Saskatchewan is poised to significantly reshape its franchise landscape with the introduction of the Franchise Disclosure Act, which received Royal Assent in May 2024. When fully in force, likely in late 2025 or early 2026. This legislation will position Saskatchewan as the seventh Canadian province to enact franchise-specific laws. The implications are substantial, promising greater transparency, fairness, and consistency for franchisors and franchisees alike.
The Act is modeled closely on the Uniform Law Conference of Canada’s template and aligns heavily with British Columbia’s Franchises Act. It enshrines key franchisee protections that have become the norm in other regulated provinces. Among the most impactful provisions are the mandatory disclosure requirements, which oblige franchisors to furnish prospective franchisees with detailed disclosure documents at least 14 days prior to any agreement or payment. These documents must include material facts about the business, financial statements, and other critical data, ensuring that franchisees can make informed decisions.

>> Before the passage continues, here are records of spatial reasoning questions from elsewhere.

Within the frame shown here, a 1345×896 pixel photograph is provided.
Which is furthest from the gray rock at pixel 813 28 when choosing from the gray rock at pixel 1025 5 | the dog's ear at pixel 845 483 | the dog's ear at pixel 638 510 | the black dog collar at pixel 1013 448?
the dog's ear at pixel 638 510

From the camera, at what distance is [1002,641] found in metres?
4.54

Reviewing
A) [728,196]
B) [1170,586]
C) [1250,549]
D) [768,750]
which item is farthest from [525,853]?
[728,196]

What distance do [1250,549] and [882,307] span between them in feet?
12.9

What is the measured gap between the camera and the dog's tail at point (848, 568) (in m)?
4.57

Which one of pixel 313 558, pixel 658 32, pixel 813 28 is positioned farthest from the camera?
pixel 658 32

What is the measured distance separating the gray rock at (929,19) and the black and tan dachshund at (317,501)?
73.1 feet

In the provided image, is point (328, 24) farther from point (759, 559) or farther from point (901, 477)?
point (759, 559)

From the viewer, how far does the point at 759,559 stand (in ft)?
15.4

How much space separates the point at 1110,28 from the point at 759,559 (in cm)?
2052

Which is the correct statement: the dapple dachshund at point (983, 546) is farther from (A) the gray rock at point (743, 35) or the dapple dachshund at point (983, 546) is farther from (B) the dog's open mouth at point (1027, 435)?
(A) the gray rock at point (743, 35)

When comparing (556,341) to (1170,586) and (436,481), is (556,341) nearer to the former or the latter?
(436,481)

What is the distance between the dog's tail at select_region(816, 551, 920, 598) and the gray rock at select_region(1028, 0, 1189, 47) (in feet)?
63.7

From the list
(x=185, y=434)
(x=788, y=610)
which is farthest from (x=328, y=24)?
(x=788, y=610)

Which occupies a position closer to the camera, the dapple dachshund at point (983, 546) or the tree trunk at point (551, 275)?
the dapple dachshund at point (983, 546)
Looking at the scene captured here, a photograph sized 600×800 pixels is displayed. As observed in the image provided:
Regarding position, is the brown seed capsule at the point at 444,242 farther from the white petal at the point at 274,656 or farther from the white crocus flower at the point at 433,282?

Importantly, the Act codifies the duty of fair dealing between parties, requiring good faith and commercially reasonable conduct in the performance and enforcement of franchise agreements. It also affirms the franchisee’s right to associate freely without interference from the franchisor. Any contractual attempt to waive or restrict these rights is rendered void.
Equally noteworthy is the inclusion of the franchisee’s right to rescind a franchise agreement for up to two years if the franchisor fails to provide the required disclosure. This remedy, coupled with the right to claim damages for misrepresentation or non-compliance, gives franchisees considerable leverage. Additionally, the Act prohibits parties from waiving the application of Saskatchewan law, preserving local jurisdiction and legislative intent in disputes.

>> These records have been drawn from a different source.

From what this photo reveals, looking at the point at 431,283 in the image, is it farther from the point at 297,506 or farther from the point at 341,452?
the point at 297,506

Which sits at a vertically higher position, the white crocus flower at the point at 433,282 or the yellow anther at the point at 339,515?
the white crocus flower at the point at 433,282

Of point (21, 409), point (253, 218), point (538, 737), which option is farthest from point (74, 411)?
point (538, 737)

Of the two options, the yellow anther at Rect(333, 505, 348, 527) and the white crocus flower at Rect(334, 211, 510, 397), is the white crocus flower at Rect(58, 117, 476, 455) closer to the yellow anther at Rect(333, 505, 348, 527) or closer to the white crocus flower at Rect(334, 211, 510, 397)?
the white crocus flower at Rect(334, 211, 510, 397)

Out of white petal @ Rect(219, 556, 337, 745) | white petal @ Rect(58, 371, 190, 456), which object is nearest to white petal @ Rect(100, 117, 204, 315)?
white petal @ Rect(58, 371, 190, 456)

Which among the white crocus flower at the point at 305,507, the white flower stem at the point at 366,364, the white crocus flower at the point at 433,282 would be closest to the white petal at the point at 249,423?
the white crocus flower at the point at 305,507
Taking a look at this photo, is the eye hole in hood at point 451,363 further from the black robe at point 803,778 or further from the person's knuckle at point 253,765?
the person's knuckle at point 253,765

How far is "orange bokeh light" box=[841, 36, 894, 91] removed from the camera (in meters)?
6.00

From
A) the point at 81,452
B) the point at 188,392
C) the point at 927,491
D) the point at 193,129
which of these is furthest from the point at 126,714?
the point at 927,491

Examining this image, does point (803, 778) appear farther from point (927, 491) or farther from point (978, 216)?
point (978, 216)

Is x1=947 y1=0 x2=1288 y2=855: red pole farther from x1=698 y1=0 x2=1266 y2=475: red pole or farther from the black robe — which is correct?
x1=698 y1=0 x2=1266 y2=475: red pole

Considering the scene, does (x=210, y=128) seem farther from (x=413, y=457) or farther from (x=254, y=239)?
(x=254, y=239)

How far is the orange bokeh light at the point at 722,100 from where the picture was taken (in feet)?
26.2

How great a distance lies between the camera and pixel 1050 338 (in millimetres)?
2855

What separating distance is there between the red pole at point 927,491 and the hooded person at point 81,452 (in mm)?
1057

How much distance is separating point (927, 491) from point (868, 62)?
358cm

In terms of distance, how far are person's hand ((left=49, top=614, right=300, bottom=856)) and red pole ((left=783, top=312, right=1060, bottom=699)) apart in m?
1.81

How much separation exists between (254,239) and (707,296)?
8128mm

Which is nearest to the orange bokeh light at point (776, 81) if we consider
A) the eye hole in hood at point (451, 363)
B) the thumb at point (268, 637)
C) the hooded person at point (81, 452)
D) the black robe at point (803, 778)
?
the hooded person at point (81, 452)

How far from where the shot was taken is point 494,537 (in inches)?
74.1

Complementing the Act are the newly released Franchise Disclosure Regulations, which mirror those in British Columbia and Ontario but contain several distinctive features. For instance, the Saskatchewan Regulations mandate disclosure of proximity policies—franchisor practices on the location of other franchises or similar businesses—which go beyond the Ontario standard. They also require upfront risk warnings, agent-for-service disclosures for out-of-province franchisors, and address cooperative franchise models.
These developments offer reassurance for national franchisors. The high degree of harmonization with other provinces means that a single national disclosure document remains viable, albeit with Saskatchewan-specific adaptations. For franchisors already operating in regulated provinces, the transition should be relatively seamless, though attention to subtle regulatory differences will be necessary.
While the legislation has yet to be proclaimed into force, the window for public comment on the Regulations closes June 15, 2025. This presents a critical opportunity for stakeholders to influence the final contours of the law. Industry participants should proactively assess their compliance strategies, update internal protocols, and prepare to pivot quickly once the law is enacted.
Ultimately, the Franchise Disclosure Act marks a milestone in Saskatchewan’s commercial evolution. It promises to level the playing field and foster a more predictable legal environment—benefits that will accrue to franchisors and franchisees alike, and further integrate Saskatchewan into Canada’s broader regulatory framework for franchising.
Always consult a lawyer and accountant familiar with Ontario franchise law before finalizing any transaction. This article is for informational purposes only and does not constitute legal advice.